Compito assegnato 1:
Riscrivi fedelmente le righe delle voci, dalla prima riga delle voci fino alla riga che contiene "(x=300, y=199) →", entrambe incluse, tralasciando le immagini.

━━━━━━

# [OT] consiglio hw CPU & motherboard...

## power83

Salve, sot scegliento nuovo hw, da utilizzare quasi esclusivamente con Gentoo (purtroppo anche con win, ma poco poco poco),e mi chiedevo che ne pensate del processore Celeron D 341 (2.93 GHz, socket 775, EM64T support, 256KB L2 cache).......purtroppo nn sembra avere HT. E' molto penalizzante come cosa? il kernel quindi lo vedra' cm1 sola CPU o due lo stesso?

Che mobo mi consigliate x esso?

Il supporto PCI Express a che punto e'???

Qualcuno di voi ha uno di quiesti nuovi Celeron D su sochet755? come vi trovate?

Sapete mi ca dei links con informazioni x overcloccarlo? ci vuogliono delle mobo particolari? (il 2.53GHz su socket775 e' stato spinto a 3.2GHz su una Abit ho letto da qlache parte, ma nn trolo le Abit in vendita on-line nei+conosciuti store)

N.B.: Lo voglio utilizzare il 64bit, quidni penso che anche la scheda madre debba supportare la cosa....e DDR 400 (no ddr2)..

Un grazie a tutti

----------

## .:chrome:.

se non devi caricare molto il sistema con calcoli in virgola mobile, quel processore va più che bene. ne ho uno simile a casa.

━━━━━━

Compito assegnato 2:
Indica se ciascuna affermazione concorda con la discussione sul Celeron D, rispondendo sì o no e citando alla lettera le parole decisive: (a) power83 intende usare il sistema a 64 bit; (b) il Celeron D 341 ha 512KB di cache L2; (c) secondo .:chrome:. quel processore va bene se non si carica molto il sistema con calcoli in virgola mobile.

Estratti delle voci:
━━━━━━

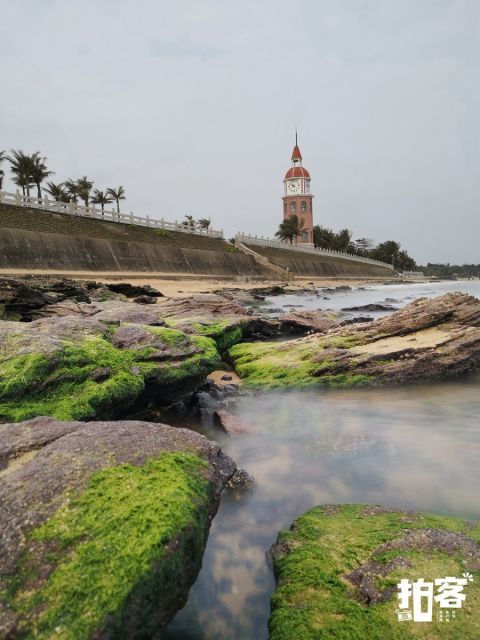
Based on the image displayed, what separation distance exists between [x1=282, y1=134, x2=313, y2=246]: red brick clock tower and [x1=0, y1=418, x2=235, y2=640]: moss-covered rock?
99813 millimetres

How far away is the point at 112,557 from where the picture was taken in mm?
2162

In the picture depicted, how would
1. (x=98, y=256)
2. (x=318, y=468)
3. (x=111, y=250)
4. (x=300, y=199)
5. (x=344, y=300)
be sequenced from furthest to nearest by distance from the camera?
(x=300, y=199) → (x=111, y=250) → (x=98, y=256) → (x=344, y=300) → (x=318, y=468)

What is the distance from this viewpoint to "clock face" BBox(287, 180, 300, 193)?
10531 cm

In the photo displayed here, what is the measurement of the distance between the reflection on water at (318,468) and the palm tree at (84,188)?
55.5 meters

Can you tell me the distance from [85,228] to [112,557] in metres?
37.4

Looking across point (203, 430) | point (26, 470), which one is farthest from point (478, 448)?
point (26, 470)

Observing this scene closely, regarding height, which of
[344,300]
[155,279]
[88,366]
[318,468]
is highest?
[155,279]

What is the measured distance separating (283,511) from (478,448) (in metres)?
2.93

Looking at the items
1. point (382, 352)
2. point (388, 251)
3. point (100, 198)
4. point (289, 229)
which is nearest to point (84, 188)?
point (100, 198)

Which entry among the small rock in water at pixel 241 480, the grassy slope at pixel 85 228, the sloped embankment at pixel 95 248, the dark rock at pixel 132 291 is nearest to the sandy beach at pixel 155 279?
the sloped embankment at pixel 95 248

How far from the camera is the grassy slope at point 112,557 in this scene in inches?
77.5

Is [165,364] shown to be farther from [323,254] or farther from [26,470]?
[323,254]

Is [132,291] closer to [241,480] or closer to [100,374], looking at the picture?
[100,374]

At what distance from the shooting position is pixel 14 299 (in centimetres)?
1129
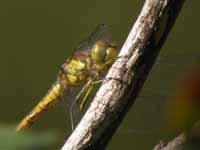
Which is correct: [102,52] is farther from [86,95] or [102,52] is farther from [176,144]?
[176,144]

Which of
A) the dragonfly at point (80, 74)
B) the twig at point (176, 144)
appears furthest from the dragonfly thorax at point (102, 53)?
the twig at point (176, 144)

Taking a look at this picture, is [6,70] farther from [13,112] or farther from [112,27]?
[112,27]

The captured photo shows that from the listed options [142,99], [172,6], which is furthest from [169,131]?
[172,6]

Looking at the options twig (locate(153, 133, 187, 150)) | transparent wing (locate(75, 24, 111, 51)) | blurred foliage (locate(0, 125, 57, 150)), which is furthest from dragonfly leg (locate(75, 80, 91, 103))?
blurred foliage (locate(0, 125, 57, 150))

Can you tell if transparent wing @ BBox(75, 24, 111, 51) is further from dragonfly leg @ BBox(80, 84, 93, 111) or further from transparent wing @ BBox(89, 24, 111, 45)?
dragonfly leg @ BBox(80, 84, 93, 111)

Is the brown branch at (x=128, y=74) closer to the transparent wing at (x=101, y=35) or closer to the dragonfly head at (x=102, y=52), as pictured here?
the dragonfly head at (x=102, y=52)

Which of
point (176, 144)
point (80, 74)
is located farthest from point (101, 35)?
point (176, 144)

━━━━━━

Risposta completa 1:
Based on the image displayed, what separation distance exists between [x1=282, y1=134, x2=313, y2=246]: red brick clock tower and [x1=0, y1=418, x2=235, y2=640]: moss-covered rock?
99813 millimetres

How far away is the point at 112,557 from where the picture was taken in mm?
2162

In the picture depicted, how would
1. (x=98, y=256)
2. (x=318, y=468)
3. (x=111, y=250)
4. (x=300, y=199)
5. (x=344, y=300)
be sequenced from furthest to nearest by distance from the camera?
(x=300, y=199) → (x=111, y=250) → (x=98, y=256) → (x=344, y=300) → (x=318, y=468)

Risposta completa 2:
(a) Sì: «Lo voglio utilizzare il 64bit».
(b) No: «256KB L2 cache».
(c) Sì: «se non devi caricare molto il sistema con calcoli in virgola mobile, quel processore va più che bene».